歷來勤勉的皇上今兒停了早朝,長平公主又急急忙忙一大早進宮……會不會出了什麼事呀?
長平進宮之後沒有直接找皇兄,而是先到了慈寧宮拜見李太后和陳皇后。
“嫋嫋死了?”長平顯得很吃驚。
她懷有身孕已三四個月,小腹已微微隆起,平素偏瘦的她近來已顯福態,尖尖的瓜子小臉開始變得圓潤光滑起來。
李太后鬱卒的嘆了口氣,道:“你皇兄後宮妃子不少,但他只獨寵嫋嫋一人,嫋嫋集三千寵愛於一身,昨日嫋嫋身死,你皇兄性情大變,連下兩道聖旨皆是亂命,再這樣下去,這皇宮和天下都要亂套了……”
陳皇后也幽幽的嘆了口氣,然後滿是希冀的看著小姑子,悽然道:“宓兒妹妹,你皇兄下了兩道聖旨後,人又變得痴痴呆呆,抱著嫋嫋的屍身死不鬆手,坐在御書房裡一動不動,皇嫂求你去勸勸他可好?他是一國之君,嫋嫋雖是他最心愛的女子,可……他一人身系天下百姓和江山社稷,不可因嫋嫋之死,而荒廢朝政,甚至……屠戮無辜呀……”
說著陳皇后嚶嚶哭泣起來,身為正宮皇后,皇上的寵愛本應獨系她一身才對,可他偏偏最愛的是別人,甚至為了她而不惜令天下動盪,皇上傷心欲絕,她又何嘗不是?
長平神色怔忪了半晌,最後苦笑道:“皇嫂,我可以去勸他,但是……恐怕收效甚微,你嫁給皇兄多年,自是知道,以前我頑皮闖禍,一般只有皇兄教訓我的份兒,什麼時候輪得到我去勸他?我勸他,他肯聽麼?”

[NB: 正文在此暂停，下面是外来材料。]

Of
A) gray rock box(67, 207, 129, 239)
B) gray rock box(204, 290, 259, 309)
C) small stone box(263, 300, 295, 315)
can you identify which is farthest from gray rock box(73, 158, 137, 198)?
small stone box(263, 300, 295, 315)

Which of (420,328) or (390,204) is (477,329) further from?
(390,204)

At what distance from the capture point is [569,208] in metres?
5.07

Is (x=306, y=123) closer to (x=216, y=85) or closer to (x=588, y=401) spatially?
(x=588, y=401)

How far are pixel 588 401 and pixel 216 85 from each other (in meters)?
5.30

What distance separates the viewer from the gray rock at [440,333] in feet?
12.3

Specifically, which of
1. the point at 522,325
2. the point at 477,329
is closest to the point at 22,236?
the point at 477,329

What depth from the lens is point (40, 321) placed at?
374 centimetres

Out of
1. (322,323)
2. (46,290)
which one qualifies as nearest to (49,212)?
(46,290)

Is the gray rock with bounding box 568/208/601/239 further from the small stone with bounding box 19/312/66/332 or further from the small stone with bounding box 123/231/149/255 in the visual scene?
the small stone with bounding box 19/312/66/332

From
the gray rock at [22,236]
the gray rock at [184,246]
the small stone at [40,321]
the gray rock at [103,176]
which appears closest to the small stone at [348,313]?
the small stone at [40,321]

陳皇后聞言心中更是悽苦,再也顧不得皇后體面,雙手捂面,放聲哭了起來。
李太后戚然道:“如此,莫非這天下就沒人勸得你皇兄了麼?哀家聽內侍說,你皇兄今日連早朝都停了,再這樣下去,朝事荒廢,政務不通,御史言官們的諫折必將如雪片般飛入皇宮,你皇兄剛剛登基即位,恐怕就會落個‘昏君’的名頭……”
長平鬱郁嘆了口氣,道:“勸倒是有一人能勸,他與皇兄相識於書院,本是布衣同窗,二人感情好得跟親兄弟似的,若說這天下唯一不怕皇兄帝威,敢於直言相勸者,大概也只有他一人了……”
李太后和陳皇后聞言兩眼一亮,異口同聲道:“方錚?”
長平抿嘴笑了笑,道:“正是我家夫君,而且……而且……”
“而且什麼?”
長平嘆氣,俏臉卻浮上幾分哭笑不得的神情:“……而且,那位嫋嫋姑娘,本是出身風塵,我家夫君和皇兄二人在一起時,素喜胡鬧,嫋嫋姑娘還是我家夫君幫著皇兄贖身出來的,他若勸不得,天下還有誰人勸得?”
李太后聞言臉上狂喜,而陳皇后卻一副又喜又怨的神情,她對方錚印象不深,只知他與皇上情同手足,而方錚娶了當今御妹,從根子上來說,都算是一家人了,可是……這位不著調的妹夫卻幫著自家夫君贖了個風塵女子回來,搶了眾嬪妃的寵愛,以至鬧成今日之禍事,陳皇后心中真不知該感激方錚還是該恨方錚。
“方錚如今在江南麼?快叫人宣他回京呀!”李太后欣喜道。
長平搖頭道:“夫君人在江南,乃奉皇命剿滅泰王叛亂,泰王不除,他怎能違旨回京?”
李太后薄怒道:“都什麼時候了,還剿什麼叛亂!趕緊把皇上勸回心意才是正經,同室操戈之事,便是放一放又有什麼打緊?”
見長平和陳皇后皆不言語,李太后怒道:“皇上若怪罪,要他來怪罪哀家便是!哀家乃他生母,這點擔待還是有的!”
“來人!”
殿外內侍躬身而入。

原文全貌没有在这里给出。